CHALLENGES
A: In the passage on news sharing on Twitter, how many tweets from politically active users were collected in 2019?
B: Reproduce the passage on news sharing on Twitter word for word, beginning at the words "Twitter activity: tweet" and stopping after "576,137 tweets in 2020.".

PASSAGE
○ ○ ○ ○
# News sharing on Twitter reveals emergent fragmentation of media agenda and persistent polarization – EPJ Data Science

#### ByTomas Cicchini, Sofia Morena del Pozo, Enzo Tagliazucchi and Pablo Balenzuela

Aug 19, 2022

Twitter users sharing links to media content were selected in order to analyze the emergence of structures from their interactions, following a similar approach than in [3].

### Data

Twitter data was acquired using the official API [33], together with custom developed Python codes. The acquisition process consisted of the following steps:

User selection: live download. Twitter activity was downloaded using the Stream Listener tool in the Twitter API. Politically active users were filtered by keywords (discarding retweets) associated with politicians, electoral alliances and political parties (see keywords in see Additional file 1) during the primary 2019 Argentinian elections (between August 5th and August 12th). Also, a control group was selected using keywords associated to the name of the main media outlets in Argentina (also discarding retweets) during the period from August 29th to September 30th 2019 and from June 4th to July 4th 2020. We collected a similar number of users for both datasets: 38K for 2019 and 35K for 2020.

Twitter activity: tweet download. Full twitter activity corresponding to both datasets was downloaded during two different periods of time: from August 29th to September 30th 2019 and from June 4th to July 4th 2020. We collected 1,368,914 tweets of politically active users in 2019 and 987,271 tweets in 2020. The control dataset comprised 511,308 tweets in 2019 and 576,137 tweets in 2020.
○ ○ ○ ○
DATA EXTRACT
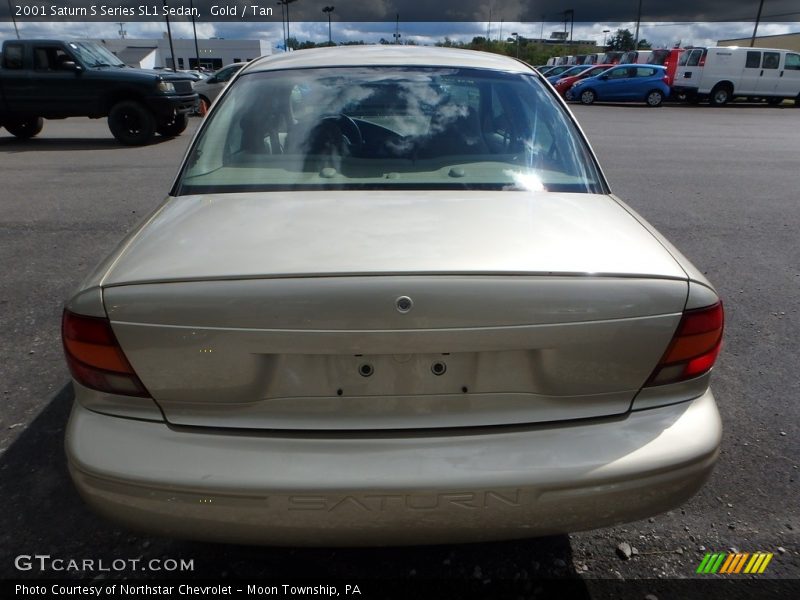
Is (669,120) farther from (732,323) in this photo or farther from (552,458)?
(552,458)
○ ○ ○ ○
ANSWER SET
A: 1,368,914 tweets.

B:
Twitter activity: tweet download. Full twitter activity corresponding to both datasets was downloaded during two different periods of time: from August 29th to September 30th 2019 and from June 4th to July 4th 2020. We collected 1,368,914 tweets of politically active users in 2019 and 987,271 tweets in 2020. The control dataset comprised 511,308 tweets in 2019 and 576,137 tweets in 2020.